>> START SOURCE PASSAGE

Show that height of the cylinder of greatest volume which can be inscribed in a right circular cone of height h and semi vertical angle is one-third that of the cone and the greatest volume of cylinder is `4/(27)pih^3tan^2alphadot`

Let height of cone AO = h and ` angleBAO = alpha`
Let radius of cylinder
O'P = x
In ` Delta APO', tan alpha = (PO')/(AO')`
` rArr AO' = x cot alpha`
`:. O'O = AO - AO'`
`= h-x cot alpha`
Now, volume of cylinder
`V = pi x^(2) * (OO')`
` = pi x^(2)(h-x cot alpha)`
` = pi (hx^(2) - x^(3) cot alpha)`
` rArr (dV)/(dx) = pi (2hx- 3x^(2) cot alpha)`
and ` (d^(2)V)/(dx^(2)) = pi (2h-6x cot alpha)`
For maxima/minima, `(dV)/(dx) = 0`
` rArr 2hx= 3x^(2) cot alpha rArr x = (2h)/3 tan alpha`
at ` x = (2h) / 3 tan alpha`
` (d^(2)V)/(dx^(2))= pi (2h-4h)=- 2pi h lt 0 `
` rArr` Volume V is maximum.

>> END SOURCE PASSAGE

EXERCISE SET »
**A)** List every labeled point in the cylinder-in-cone derivation.
**B)** Collect each line of the entries that contains the string "furthest".
The cylinder-in-cone derivation and the entries that follow it have nothing to do with each other.

>> START RECORDS TO USE

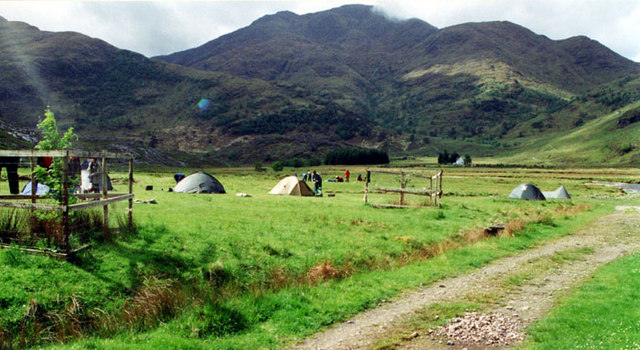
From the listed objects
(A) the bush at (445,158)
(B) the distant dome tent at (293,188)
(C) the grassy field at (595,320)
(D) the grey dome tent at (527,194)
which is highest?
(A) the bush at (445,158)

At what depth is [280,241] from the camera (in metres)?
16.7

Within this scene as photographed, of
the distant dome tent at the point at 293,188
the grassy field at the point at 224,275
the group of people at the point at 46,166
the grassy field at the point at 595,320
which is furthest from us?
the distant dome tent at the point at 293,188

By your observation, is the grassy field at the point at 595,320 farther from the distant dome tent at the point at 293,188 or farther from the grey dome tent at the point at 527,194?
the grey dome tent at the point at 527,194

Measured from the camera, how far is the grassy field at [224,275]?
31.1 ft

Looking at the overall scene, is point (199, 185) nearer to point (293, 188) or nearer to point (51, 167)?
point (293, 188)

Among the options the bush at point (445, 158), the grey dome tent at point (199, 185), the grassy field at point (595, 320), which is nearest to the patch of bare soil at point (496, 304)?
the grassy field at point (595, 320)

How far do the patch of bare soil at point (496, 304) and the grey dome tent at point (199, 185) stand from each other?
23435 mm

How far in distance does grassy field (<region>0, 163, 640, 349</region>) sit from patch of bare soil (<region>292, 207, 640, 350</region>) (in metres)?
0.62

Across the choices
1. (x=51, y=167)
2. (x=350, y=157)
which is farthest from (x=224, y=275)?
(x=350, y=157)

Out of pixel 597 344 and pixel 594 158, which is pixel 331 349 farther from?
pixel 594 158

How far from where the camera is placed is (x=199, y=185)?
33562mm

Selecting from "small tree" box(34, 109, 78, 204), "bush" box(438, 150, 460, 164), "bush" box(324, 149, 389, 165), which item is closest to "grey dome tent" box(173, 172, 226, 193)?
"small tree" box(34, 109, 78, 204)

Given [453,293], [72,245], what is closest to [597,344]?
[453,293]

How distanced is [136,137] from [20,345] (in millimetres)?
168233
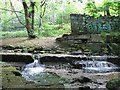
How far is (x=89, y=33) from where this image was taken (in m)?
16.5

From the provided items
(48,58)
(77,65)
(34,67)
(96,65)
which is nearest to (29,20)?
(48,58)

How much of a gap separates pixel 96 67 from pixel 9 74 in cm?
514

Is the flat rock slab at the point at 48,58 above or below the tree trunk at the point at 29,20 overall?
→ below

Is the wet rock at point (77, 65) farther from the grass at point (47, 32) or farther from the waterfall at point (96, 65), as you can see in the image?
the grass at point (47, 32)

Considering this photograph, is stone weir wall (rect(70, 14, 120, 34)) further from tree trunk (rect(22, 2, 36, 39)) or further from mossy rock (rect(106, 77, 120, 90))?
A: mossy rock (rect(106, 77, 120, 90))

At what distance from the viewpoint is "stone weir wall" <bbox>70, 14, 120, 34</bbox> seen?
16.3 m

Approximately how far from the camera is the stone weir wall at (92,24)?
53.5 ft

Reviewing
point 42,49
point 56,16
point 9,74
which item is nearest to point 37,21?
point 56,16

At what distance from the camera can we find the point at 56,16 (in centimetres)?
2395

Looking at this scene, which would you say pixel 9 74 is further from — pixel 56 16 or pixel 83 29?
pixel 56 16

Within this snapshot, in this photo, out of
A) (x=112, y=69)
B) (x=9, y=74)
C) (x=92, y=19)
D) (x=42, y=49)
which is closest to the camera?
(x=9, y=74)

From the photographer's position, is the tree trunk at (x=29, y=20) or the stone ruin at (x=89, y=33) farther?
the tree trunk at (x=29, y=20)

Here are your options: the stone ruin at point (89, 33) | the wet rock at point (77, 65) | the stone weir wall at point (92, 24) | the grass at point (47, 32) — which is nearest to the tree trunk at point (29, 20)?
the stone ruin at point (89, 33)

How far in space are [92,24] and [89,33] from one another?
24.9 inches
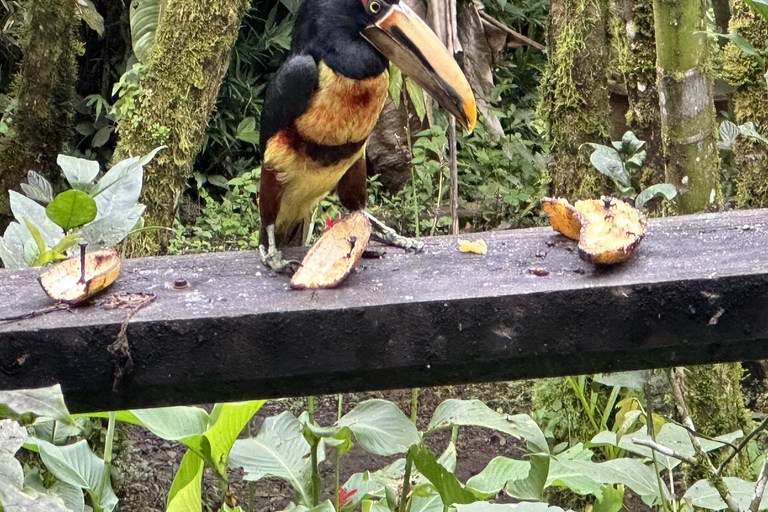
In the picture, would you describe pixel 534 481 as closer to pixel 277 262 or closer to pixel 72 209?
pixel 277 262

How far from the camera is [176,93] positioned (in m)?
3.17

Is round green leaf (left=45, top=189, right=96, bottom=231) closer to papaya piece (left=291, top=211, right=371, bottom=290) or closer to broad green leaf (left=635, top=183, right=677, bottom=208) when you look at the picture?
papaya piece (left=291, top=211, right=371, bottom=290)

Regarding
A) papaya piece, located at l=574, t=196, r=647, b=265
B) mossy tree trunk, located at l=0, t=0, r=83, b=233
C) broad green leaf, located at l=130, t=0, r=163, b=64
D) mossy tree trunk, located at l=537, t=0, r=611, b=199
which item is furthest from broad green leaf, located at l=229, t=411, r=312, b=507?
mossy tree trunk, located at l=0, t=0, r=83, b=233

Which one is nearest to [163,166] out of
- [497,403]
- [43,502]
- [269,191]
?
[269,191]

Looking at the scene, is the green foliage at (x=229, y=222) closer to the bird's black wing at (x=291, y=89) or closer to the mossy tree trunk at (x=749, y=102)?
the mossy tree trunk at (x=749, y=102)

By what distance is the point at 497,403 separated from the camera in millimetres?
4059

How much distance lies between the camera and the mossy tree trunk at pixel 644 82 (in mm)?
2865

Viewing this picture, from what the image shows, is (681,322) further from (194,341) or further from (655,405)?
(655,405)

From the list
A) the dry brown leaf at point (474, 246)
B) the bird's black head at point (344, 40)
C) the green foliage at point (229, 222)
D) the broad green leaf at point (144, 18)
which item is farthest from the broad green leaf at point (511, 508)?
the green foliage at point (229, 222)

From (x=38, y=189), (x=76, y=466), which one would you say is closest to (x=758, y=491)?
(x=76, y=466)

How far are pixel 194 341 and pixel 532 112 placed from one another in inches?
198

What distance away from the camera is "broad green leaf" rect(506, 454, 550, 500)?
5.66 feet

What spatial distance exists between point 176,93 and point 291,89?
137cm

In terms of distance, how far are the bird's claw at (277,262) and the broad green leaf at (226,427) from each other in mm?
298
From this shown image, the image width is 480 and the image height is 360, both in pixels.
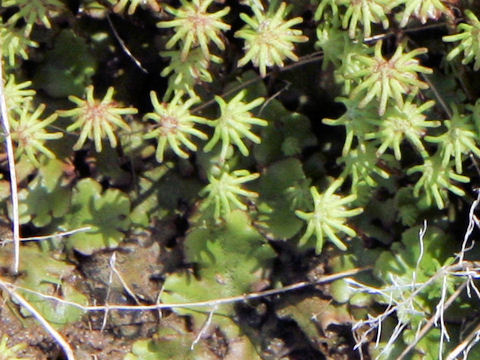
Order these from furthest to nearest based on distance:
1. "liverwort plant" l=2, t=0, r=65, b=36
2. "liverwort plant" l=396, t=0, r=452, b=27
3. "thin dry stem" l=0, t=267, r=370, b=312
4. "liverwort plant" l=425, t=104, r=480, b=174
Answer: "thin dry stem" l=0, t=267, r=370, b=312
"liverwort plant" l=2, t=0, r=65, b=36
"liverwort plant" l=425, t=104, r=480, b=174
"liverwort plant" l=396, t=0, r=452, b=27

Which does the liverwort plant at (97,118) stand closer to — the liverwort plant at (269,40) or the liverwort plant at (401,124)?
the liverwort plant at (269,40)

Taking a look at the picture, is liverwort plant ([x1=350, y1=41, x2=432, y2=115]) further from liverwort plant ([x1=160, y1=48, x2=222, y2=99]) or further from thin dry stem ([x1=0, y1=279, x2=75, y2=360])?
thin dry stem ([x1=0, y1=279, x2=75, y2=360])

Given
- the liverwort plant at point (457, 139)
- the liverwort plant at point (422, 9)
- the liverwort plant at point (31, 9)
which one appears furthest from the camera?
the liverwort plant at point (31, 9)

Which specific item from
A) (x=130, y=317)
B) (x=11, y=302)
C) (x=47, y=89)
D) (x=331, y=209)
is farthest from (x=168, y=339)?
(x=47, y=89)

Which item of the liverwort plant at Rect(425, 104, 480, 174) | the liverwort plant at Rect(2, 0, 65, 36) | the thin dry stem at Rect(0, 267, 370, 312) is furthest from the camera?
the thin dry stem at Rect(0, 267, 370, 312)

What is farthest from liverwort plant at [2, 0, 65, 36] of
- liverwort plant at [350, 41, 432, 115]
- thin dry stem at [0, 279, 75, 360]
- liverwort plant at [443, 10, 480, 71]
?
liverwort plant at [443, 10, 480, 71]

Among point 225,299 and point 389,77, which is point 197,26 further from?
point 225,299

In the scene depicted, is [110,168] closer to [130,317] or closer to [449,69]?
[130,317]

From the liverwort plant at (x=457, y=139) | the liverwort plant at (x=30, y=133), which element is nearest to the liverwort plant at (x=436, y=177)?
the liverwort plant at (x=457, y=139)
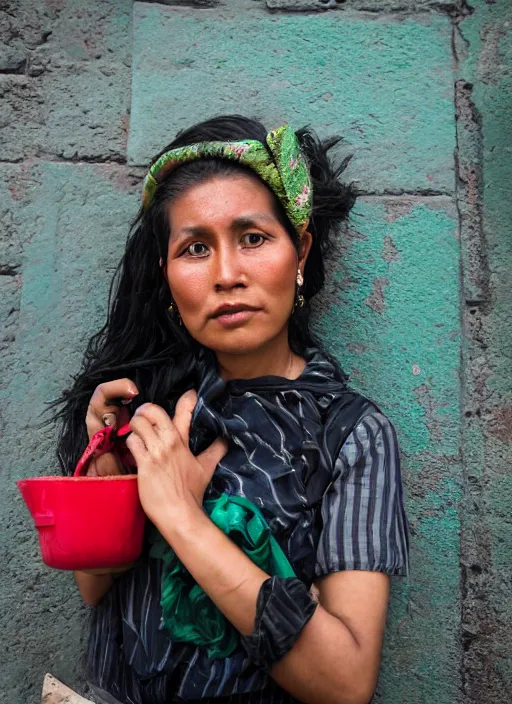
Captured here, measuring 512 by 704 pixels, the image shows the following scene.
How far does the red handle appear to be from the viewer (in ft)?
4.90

>> END RECORDS TO USE

ANSWERS FOR THE TASKS »
**A)** A, O, B, O', P

**B)**
which is furthest from us?
which item is furthest from broad green leaf, located at l=229, t=411, r=312, b=507?
Order these from furthest to nearest based on distance:
which one appears furthest from the camera?
Which item of the liverwort plant at Rect(425, 104, 480, 174) | the liverwort plant at Rect(2, 0, 65, 36) | the thin dry stem at Rect(0, 267, 370, 312) is furthest from the camera?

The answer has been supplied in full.